Johnny Depp, Gwyneth Paltrow, and Paul Bettany star in a film written by Eric Aronson, based on the novel by Kyril Bonfiglioli, and directed by David Koepp.

Most moviegoing pitfalls today can be blamed on studio marketing departments. “This movie would be sophisticated fun for a 14-year-old boy,” said my moviegoing companion, who wasn’t even trying to be ironic. In other words, when people see a film sold as a blockbuster with stars like Johnny Depp and Gwyneth Paltrow, they can’t help but be confused if it’s actually piffle. Big daily paper critics who live only for sensations won’t find themselves in a little film, unless it was marketed as a “feel-good romp” or some such cliché. This movie, which is reasonably funny and satirical — a hybrid of English cozy mystery and Pink Panther slapstick with sexy movie graphics — does not compute for them, so they have no choice but to slam it.

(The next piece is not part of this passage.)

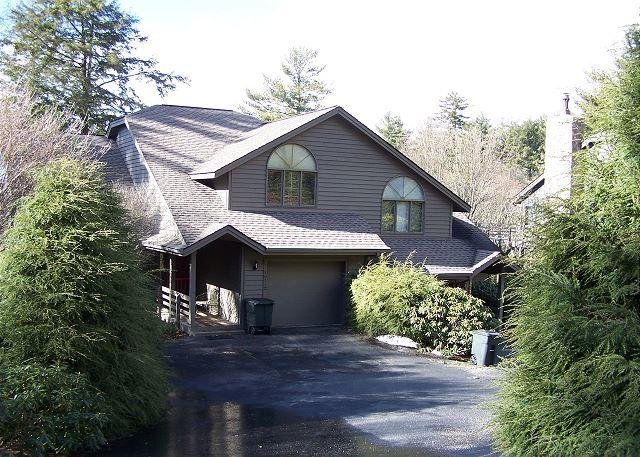 Highland Retreat a spacious town-home with Grandfather view, sleeps 10 - Image 1 - Boone - rentals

Nobody is saying Mortdecai is great, but it certainly doesn’t signal the end of Western civilization as many have written. In it, Depp plays the upper-class twit title character, who knows everything about art history and occasionally helps British authorities investigate the grim underbelly of the art world (which pretty much sums up the whole biz nowadays). Financially tapped, Mortdecai and his tough sidekick (Paul Bettany) quest after a famed missing Goya also sought by China, Russia, and some terrorist thugs. But the film’s major conflict is how queasy Mortdecai’s wife (Gwyneth Paltrow) is made by his new mustache. There are many semi-funny running jokes, and though it’s not cult-film good, neither is it the cinematic disaster that last year’s Transcendence was.

Depp has been in many horrible films since Pirates of the Caribbean overstayed its welcome (Dark Shadows, Jack and Jill, and The Lone Ranger), so you can’t blame the public for staying away. He seems to be having uncaring fun with acting, and this is another nice inconsequential role. As for Mortdecai, it’s a movie you could take or leave and one that smart preteens might enjoy. But when previews say it will “thrill” and “dazzle” you, the blame for the flop is clear.